## [EXERCISE INSTRUCTIONS]
Pictures are to be skipped. Retype exactly the lines from the top of the material through the one with "Spotify, Zaman Kapsülü'nün", and only those.

•••••

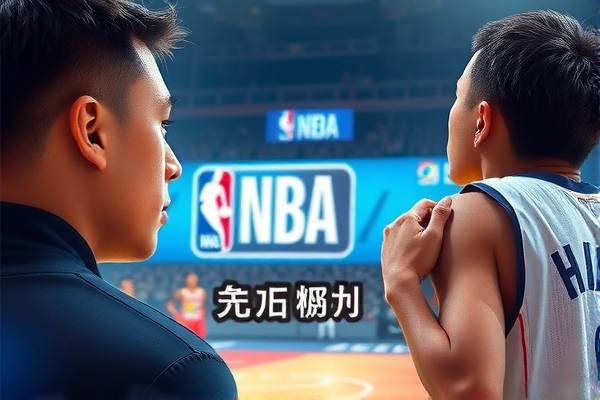 NBA录像，克利夫兰骑士的荣耀与历程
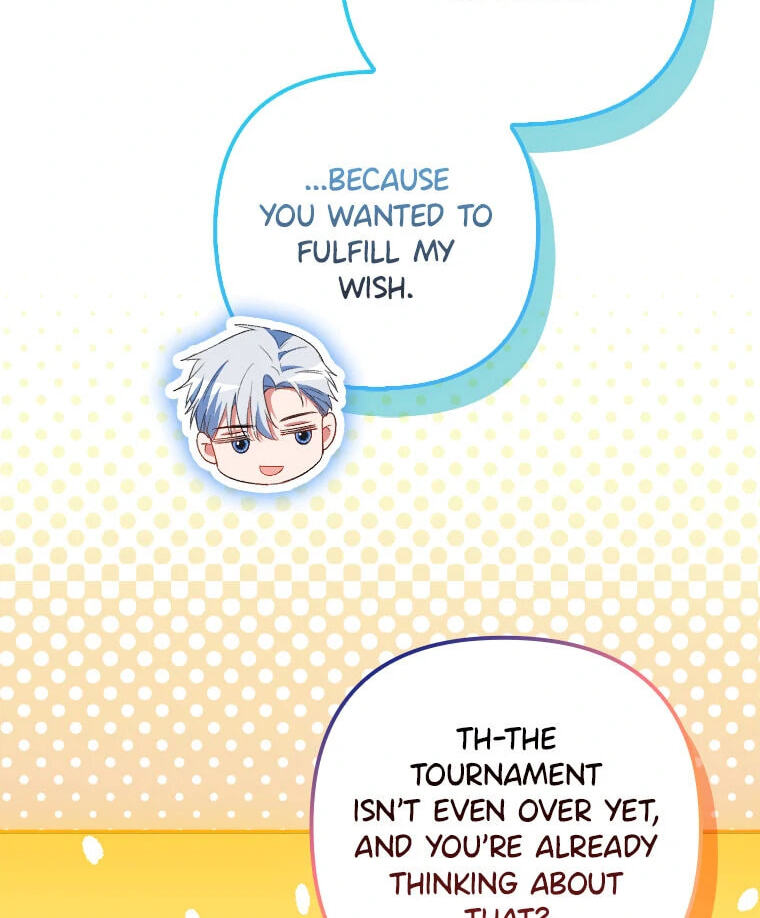 Ending This Marriage for Your Happiness Chapter 59 page 56 - 
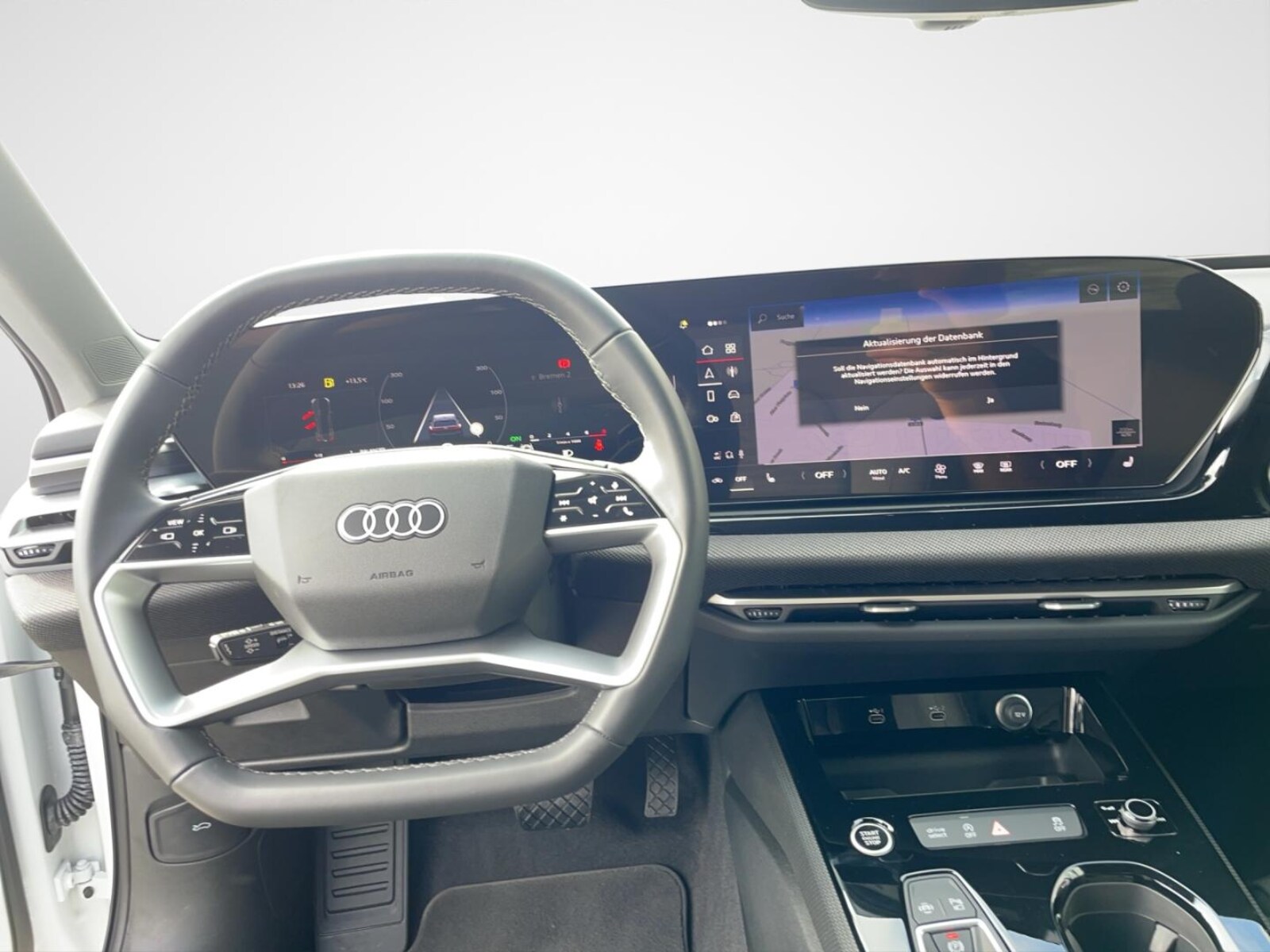 Audi A5 Avant – Bild 8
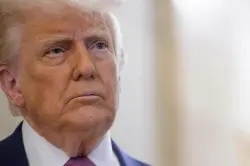 Trump administration files motion to end protections for immigrant children in federal custody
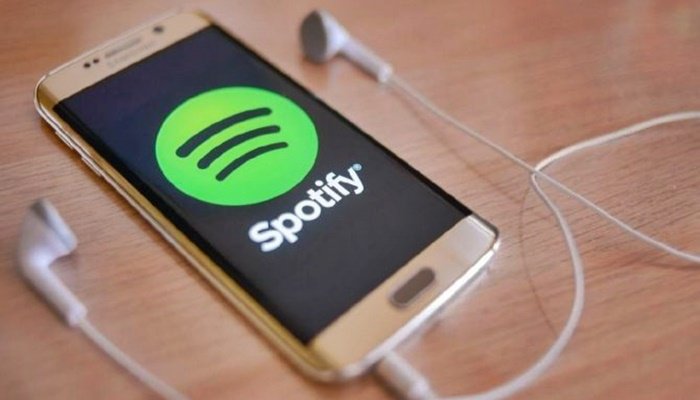 Spotify, Zaman Kapsülü'nün yeni sürümünü yayınladı...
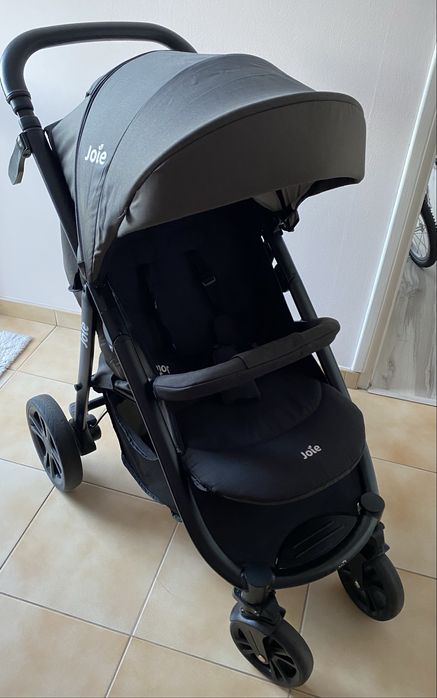 joie litetrax dlx wszystko dla dziecka OLX Dla Dzieci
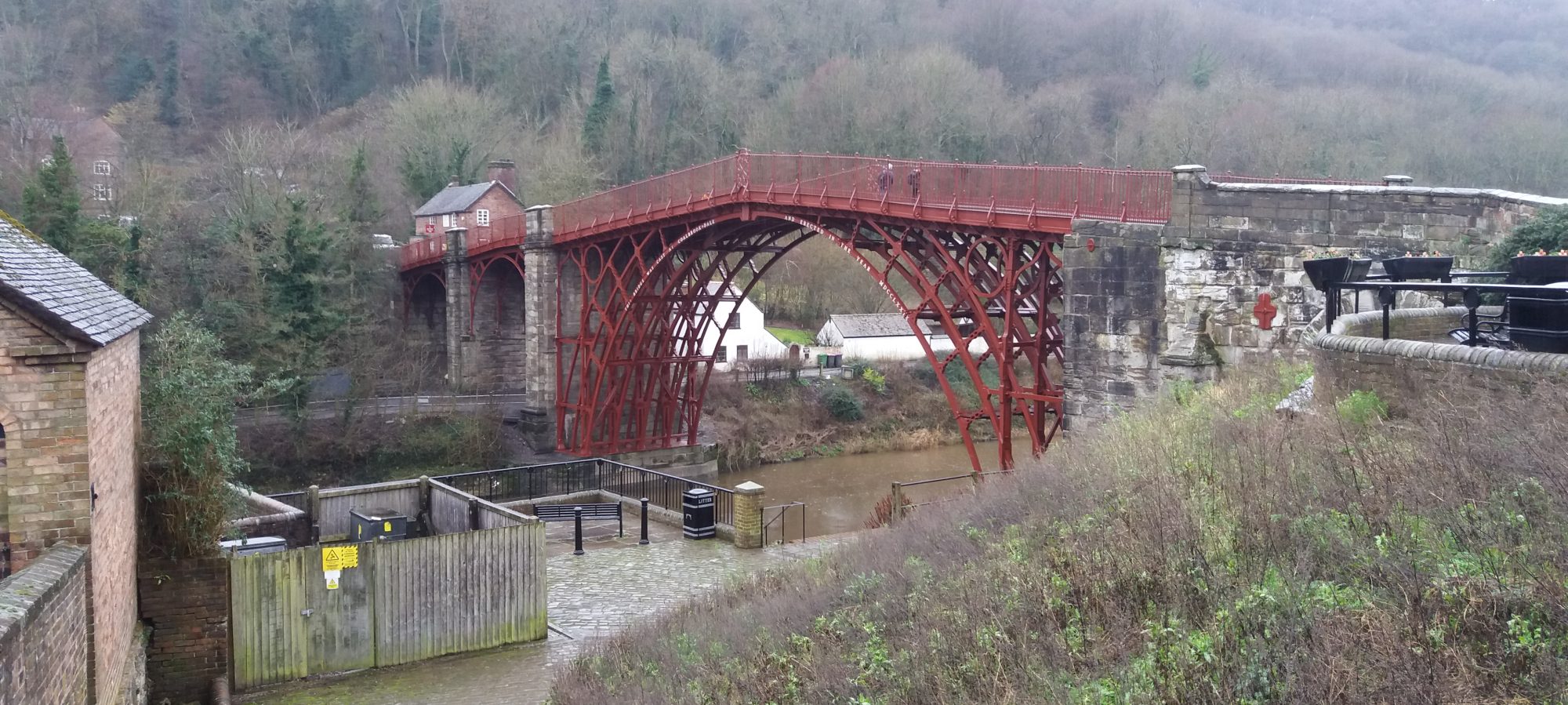 Industrial Heritage Networks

•••••

## [TASK RESPONSE]
 NBA录像，克利夫兰骑士的荣耀与历程
 Ending This Marriage for Your Happiness Chapter 59 page 56 - 
 Audi A5 Avant – Bild 8
 Trump administration files motion to end protections for immigrant children in federal custody
 Spotify, Zaman Kapsülü'nün yeni sürümünü yayınladı...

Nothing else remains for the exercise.